Ah, the cafe life in Paris!

This won't exactly be a newsflash, but I just have to say it: Paris is awesome.  There, I got that out of the way early in this post!  And it is so true.  You hear it so often that it's essentially a cliche now.  But that is how things become cliches - they are just plain true.

Paris. Is. Awesome.

But Paris is a large city with a lot of things to see and do (and I have a list of places that are great for photography in Paris - hopefully I can return and add more to it!), and there are a lot of different areas to explore. You really never can see it all, but it's sure fun to try!

I loved the long shadows that the building cast on the street in this one.

I loved the long shadows that the building cast on the street in this one.

I was there last summer with the family for about a week (that would be in June 2013, not this most recent summer - time flies!) and while I have shared some shots from there, I haven't really shared that many.  And I do not know why.

It's probably that because of my travels, I am frequently shooting, and when it comes time to process photos, I generally think of the recent ones first.  With a lot of trips over the course of a year, you can see how I start to forget about things.  I get busy and process a few of the new shots, then move on to the next trip.

Here I liked how "Le Ronsard" is clear but most of the rest of the details are much softer.

Today I am going to correct that a slight bit and get these shots from Paris out there for ya! Specifically, I took all of these one afternoon while wandering around the Montmartre section of Paris.  The area is best known for Sacre Couer, but today's shots are mostly just street scenes I came across and found interesting enough to shoot.

Interestingly, I had processed all these shots and had them sitting on my desktop, ready to be posted.  But whenever it came time to create a blog post, I kept skipping them in favor of other shots from other places.

In other words, I wasn't inspired by the photos that I had taken.

Sitting at cafes in Paris - it's the life! (though I was busy shooting mostly)

So, I did what I have been doing more and more of lately - I decided to get creative.  With the exception of two of these (which two should be fairly obvious I hope!), I processed them in Topaz Simplify so that I could turn them into a sort of digital painting.  They became works of art, instead of just photographs.  They came to life.

And now, I love them.  Thank you, Topaz Simplify!

And by the way, I have a full review of Topaz Simplify here.  It's a great product, and I am using it a lot now to bring life to an otherwise dull photo.  It really gets me thinking creatively.

This is the HDR photo that I used as the basis for the painted version below...and I liked this one as an HDR...

...and this is how it looks "painted".  I like it even better now!

And then you know what I realized?  Montmartre used to be the home of some of the greatest artists ever - Picasso, van Gogh, Monet and others.  I guess that's why I had never been able to get them off of my desktop and onto the blog.  Something was keeping them there.  Something kept me from sharing the photos.  I guess they just needed to be turned into art.

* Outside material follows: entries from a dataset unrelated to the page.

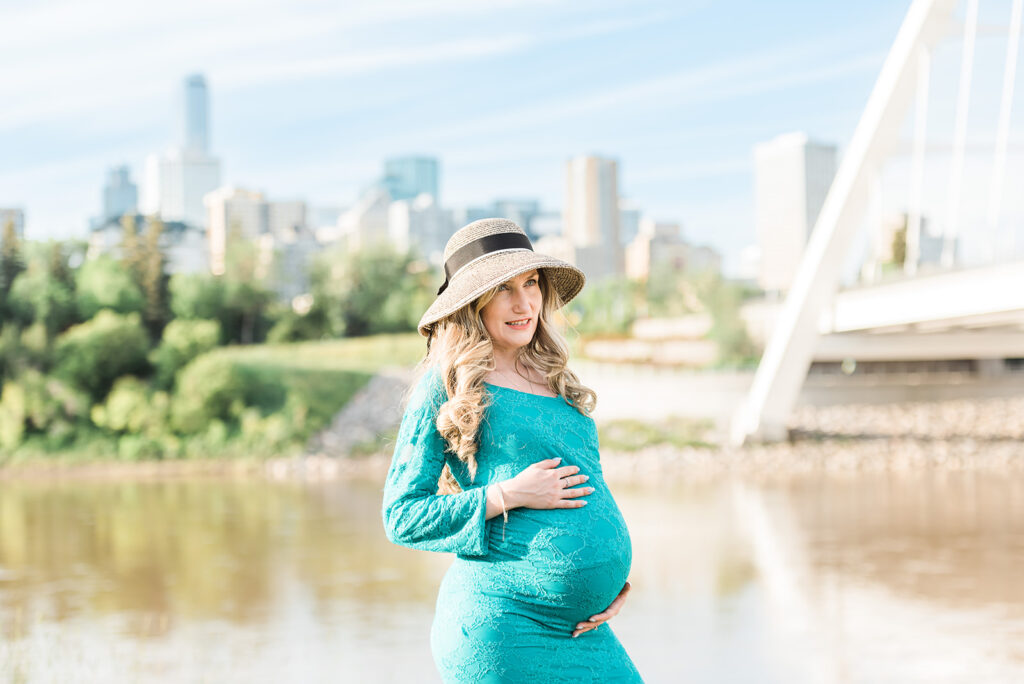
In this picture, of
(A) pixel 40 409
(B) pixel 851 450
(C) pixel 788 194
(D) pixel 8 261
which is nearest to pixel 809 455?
(B) pixel 851 450

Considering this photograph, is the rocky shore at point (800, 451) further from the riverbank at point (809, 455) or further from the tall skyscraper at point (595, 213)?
the tall skyscraper at point (595, 213)

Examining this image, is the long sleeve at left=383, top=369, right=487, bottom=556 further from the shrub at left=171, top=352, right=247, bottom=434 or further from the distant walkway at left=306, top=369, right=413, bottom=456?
the shrub at left=171, top=352, right=247, bottom=434

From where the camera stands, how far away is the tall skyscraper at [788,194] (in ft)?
186

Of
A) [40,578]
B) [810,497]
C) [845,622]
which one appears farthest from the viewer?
[810,497]

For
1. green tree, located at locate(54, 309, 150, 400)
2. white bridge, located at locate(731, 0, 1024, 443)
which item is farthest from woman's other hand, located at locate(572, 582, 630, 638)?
green tree, located at locate(54, 309, 150, 400)

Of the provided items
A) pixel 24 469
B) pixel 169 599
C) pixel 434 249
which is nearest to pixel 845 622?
pixel 169 599

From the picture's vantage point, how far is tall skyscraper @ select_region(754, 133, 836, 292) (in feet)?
186

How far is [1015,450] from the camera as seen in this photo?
14492 millimetres

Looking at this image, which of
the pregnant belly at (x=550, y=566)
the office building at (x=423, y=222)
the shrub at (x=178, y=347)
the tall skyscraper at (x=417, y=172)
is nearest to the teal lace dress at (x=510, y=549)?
the pregnant belly at (x=550, y=566)

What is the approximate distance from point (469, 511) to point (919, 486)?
1148 cm

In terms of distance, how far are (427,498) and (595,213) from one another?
251 feet

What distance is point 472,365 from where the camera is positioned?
172cm

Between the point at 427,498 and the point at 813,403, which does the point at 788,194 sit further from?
the point at 427,498

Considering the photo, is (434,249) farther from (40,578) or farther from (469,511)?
(469,511)
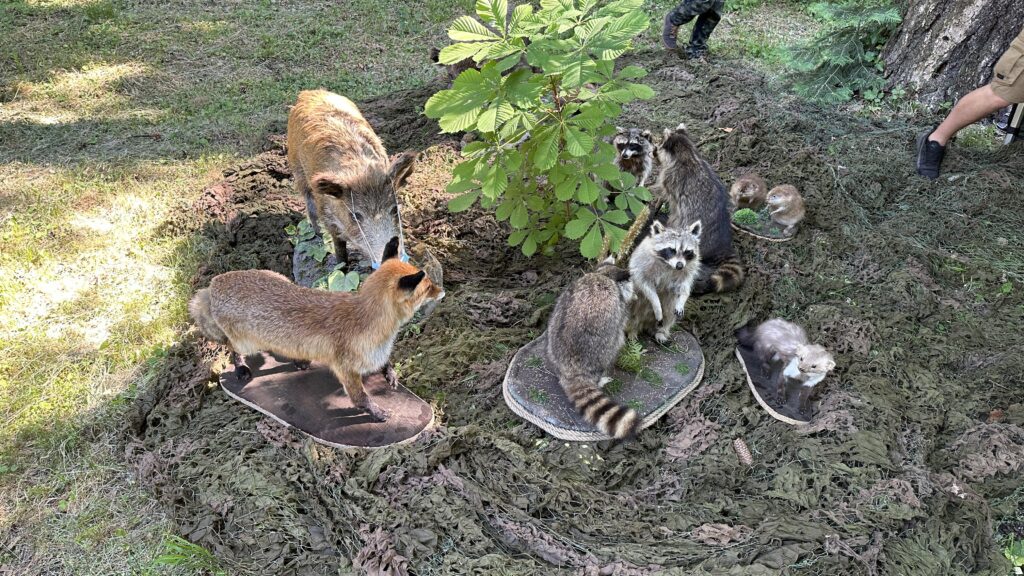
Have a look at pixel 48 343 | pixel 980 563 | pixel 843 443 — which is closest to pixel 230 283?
pixel 48 343

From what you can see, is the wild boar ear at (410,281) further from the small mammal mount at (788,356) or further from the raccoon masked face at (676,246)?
the small mammal mount at (788,356)

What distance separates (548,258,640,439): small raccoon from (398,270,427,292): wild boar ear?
1.23 m

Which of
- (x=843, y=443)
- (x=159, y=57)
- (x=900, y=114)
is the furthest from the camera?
(x=159, y=57)

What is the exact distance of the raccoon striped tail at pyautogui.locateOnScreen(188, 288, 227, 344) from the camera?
172 inches

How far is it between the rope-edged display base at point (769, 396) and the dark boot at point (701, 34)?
6515mm

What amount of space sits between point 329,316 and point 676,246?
2693mm

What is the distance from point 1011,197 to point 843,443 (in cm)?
412

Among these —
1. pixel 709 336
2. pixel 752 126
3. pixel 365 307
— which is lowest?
pixel 709 336

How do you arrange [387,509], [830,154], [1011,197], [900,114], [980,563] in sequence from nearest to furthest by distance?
[980,563] < [387,509] < [1011,197] < [830,154] < [900,114]

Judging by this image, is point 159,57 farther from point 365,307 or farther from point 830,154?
point 830,154

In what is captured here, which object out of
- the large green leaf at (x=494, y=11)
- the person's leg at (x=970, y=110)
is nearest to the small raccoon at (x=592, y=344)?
the large green leaf at (x=494, y=11)

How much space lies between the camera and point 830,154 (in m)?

Funny how things work out, isn't it?

Window shopping in Montmartre.

And in case you are the curious type (like me), I figured I should share at least one photo of Sacre Coeur.  This was previously shared here a long time ago, so perhaps you missed it.  And then of course, below it is the painted version, since I am in an artistic mood today!

I will have to come back and do another post on Sacre Coeur by itself.  It's deserving of course, and I do have quite a few pics of it, as you can probably imagine.  Sadly, there is a strict rule of no photography inside (and it's got an INCREDIBLE interior), so all my photos are from the outside.  But, that's ok, I still love them.  

This one has been shared here before.  It's an HDR photo of the facade of Sacre Coeur.

And here is the painted version.  It's quite a bit more colorful, but that's half the fun with art, right?

I will end with a quote about art that I really like:

No great artist ever sees things as they really are.  If he did, he would cease to be an artist.